Solved – Very large theta values using glm.nb in R – alternative approaches

generalized linear modeloverdispersionr

While analysing the effect of environmental data on the activity of an animal species (the latter given as count data) I am fitting negative binomial GLMs with one predictor using the MASS library in R. Unfortunatley, the data set is very small (n=7 to 9).

In some cases, the theta value in glm.nb gets very large (accompanied with the warning "iteration limit reached"), possibly indicating that there's no overdispersion and a poisson GLM might be a better choice. Using a poisson GLM, however, a residual deviance of e.g. 150 on 7 degrees of freedom indicates that there actually is overdispersion – or did I miss something?
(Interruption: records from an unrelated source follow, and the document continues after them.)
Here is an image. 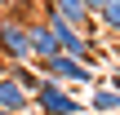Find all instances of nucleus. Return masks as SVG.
<instances>
[{
  "mask_svg": "<svg viewBox=\"0 0 120 115\" xmlns=\"http://www.w3.org/2000/svg\"><path fill=\"white\" fill-rule=\"evenodd\" d=\"M45 80H58V84H67V89H94L98 84V71L94 66H85L80 58H67V53H53V58H40V62H31Z\"/></svg>",
  "mask_w": 120,
  "mask_h": 115,
  "instance_id": "f257e3e1",
  "label": "nucleus"
},
{
  "mask_svg": "<svg viewBox=\"0 0 120 115\" xmlns=\"http://www.w3.org/2000/svg\"><path fill=\"white\" fill-rule=\"evenodd\" d=\"M31 111H36V115H80V111H89V106H85L80 98H71L67 84L40 80V89L31 93Z\"/></svg>",
  "mask_w": 120,
  "mask_h": 115,
  "instance_id": "f03ea898",
  "label": "nucleus"
},
{
  "mask_svg": "<svg viewBox=\"0 0 120 115\" xmlns=\"http://www.w3.org/2000/svg\"><path fill=\"white\" fill-rule=\"evenodd\" d=\"M0 53H4V62H36L31 35H27V18L0 13Z\"/></svg>",
  "mask_w": 120,
  "mask_h": 115,
  "instance_id": "7ed1b4c3",
  "label": "nucleus"
},
{
  "mask_svg": "<svg viewBox=\"0 0 120 115\" xmlns=\"http://www.w3.org/2000/svg\"><path fill=\"white\" fill-rule=\"evenodd\" d=\"M27 35H31V53H36V62H40V58H53V53H62V49H58V35H53V27L45 22V13L27 18Z\"/></svg>",
  "mask_w": 120,
  "mask_h": 115,
  "instance_id": "20e7f679",
  "label": "nucleus"
},
{
  "mask_svg": "<svg viewBox=\"0 0 120 115\" xmlns=\"http://www.w3.org/2000/svg\"><path fill=\"white\" fill-rule=\"evenodd\" d=\"M0 111H31V93L13 75H0Z\"/></svg>",
  "mask_w": 120,
  "mask_h": 115,
  "instance_id": "39448f33",
  "label": "nucleus"
},
{
  "mask_svg": "<svg viewBox=\"0 0 120 115\" xmlns=\"http://www.w3.org/2000/svg\"><path fill=\"white\" fill-rule=\"evenodd\" d=\"M85 106H89V115H111V111H120V93L111 89V84H102V80H98Z\"/></svg>",
  "mask_w": 120,
  "mask_h": 115,
  "instance_id": "423d86ee",
  "label": "nucleus"
},
{
  "mask_svg": "<svg viewBox=\"0 0 120 115\" xmlns=\"http://www.w3.org/2000/svg\"><path fill=\"white\" fill-rule=\"evenodd\" d=\"M94 22H98L111 40H120V0H102V4L94 9Z\"/></svg>",
  "mask_w": 120,
  "mask_h": 115,
  "instance_id": "0eeeda50",
  "label": "nucleus"
},
{
  "mask_svg": "<svg viewBox=\"0 0 120 115\" xmlns=\"http://www.w3.org/2000/svg\"><path fill=\"white\" fill-rule=\"evenodd\" d=\"M9 75H13V80H18L27 93H36V89H40V80H45V75H40L31 62H9Z\"/></svg>",
  "mask_w": 120,
  "mask_h": 115,
  "instance_id": "6e6552de",
  "label": "nucleus"
},
{
  "mask_svg": "<svg viewBox=\"0 0 120 115\" xmlns=\"http://www.w3.org/2000/svg\"><path fill=\"white\" fill-rule=\"evenodd\" d=\"M4 13H13V18H36V13H40V0H9Z\"/></svg>",
  "mask_w": 120,
  "mask_h": 115,
  "instance_id": "1a4fd4ad",
  "label": "nucleus"
},
{
  "mask_svg": "<svg viewBox=\"0 0 120 115\" xmlns=\"http://www.w3.org/2000/svg\"><path fill=\"white\" fill-rule=\"evenodd\" d=\"M107 84H111V89L120 93V66H111V80H107Z\"/></svg>",
  "mask_w": 120,
  "mask_h": 115,
  "instance_id": "9d476101",
  "label": "nucleus"
},
{
  "mask_svg": "<svg viewBox=\"0 0 120 115\" xmlns=\"http://www.w3.org/2000/svg\"><path fill=\"white\" fill-rule=\"evenodd\" d=\"M111 58H116V66H120V40H111V49H107Z\"/></svg>",
  "mask_w": 120,
  "mask_h": 115,
  "instance_id": "9b49d317",
  "label": "nucleus"
},
{
  "mask_svg": "<svg viewBox=\"0 0 120 115\" xmlns=\"http://www.w3.org/2000/svg\"><path fill=\"white\" fill-rule=\"evenodd\" d=\"M0 75H9V62H4V53H0Z\"/></svg>",
  "mask_w": 120,
  "mask_h": 115,
  "instance_id": "f8f14e48",
  "label": "nucleus"
},
{
  "mask_svg": "<svg viewBox=\"0 0 120 115\" xmlns=\"http://www.w3.org/2000/svg\"><path fill=\"white\" fill-rule=\"evenodd\" d=\"M0 115H36V111H0Z\"/></svg>",
  "mask_w": 120,
  "mask_h": 115,
  "instance_id": "ddd939ff",
  "label": "nucleus"
},
{
  "mask_svg": "<svg viewBox=\"0 0 120 115\" xmlns=\"http://www.w3.org/2000/svg\"><path fill=\"white\" fill-rule=\"evenodd\" d=\"M85 4H89V13H94V9H98V4H102V0H85Z\"/></svg>",
  "mask_w": 120,
  "mask_h": 115,
  "instance_id": "4468645a",
  "label": "nucleus"
},
{
  "mask_svg": "<svg viewBox=\"0 0 120 115\" xmlns=\"http://www.w3.org/2000/svg\"><path fill=\"white\" fill-rule=\"evenodd\" d=\"M4 9H9V0H0V13H4Z\"/></svg>",
  "mask_w": 120,
  "mask_h": 115,
  "instance_id": "2eb2a0df",
  "label": "nucleus"
},
{
  "mask_svg": "<svg viewBox=\"0 0 120 115\" xmlns=\"http://www.w3.org/2000/svg\"><path fill=\"white\" fill-rule=\"evenodd\" d=\"M80 115H89V111H80Z\"/></svg>",
  "mask_w": 120,
  "mask_h": 115,
  "instance_id": "dca6fc26",
  "label": "nucleus"
}]
</instances>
Using a quasi-poisson GLM works, but I would like to retain ML-based measures such as AIC and Vuong test for model comparison. Any suggestions for alternative approaches are greatly appreciated!

Best Answer

It doesn't necessarily mean that there is overdispersion (though it could), just that a saturated model may be a better fit. If you only have 7-9 observations, it will be very difficult to accurately test for overdispersion unless you have some values that are just way out there under a Poisson assumption.

Another option you might look into is using the Poisson model but using a transformed value of your predictor rather than a linear fit on the raw variable. If it looks like the larger values of the predictor are where the Y-values are off more, you could try using something like a squared value of the predictor, or if it's the opposite then maybe a log-transform of the predictor.

Thinking about overdispersion in a count model is always a good idea, but it does introduce complexity into the model. With so few data points, your best approach might be to keep it as simple as possible.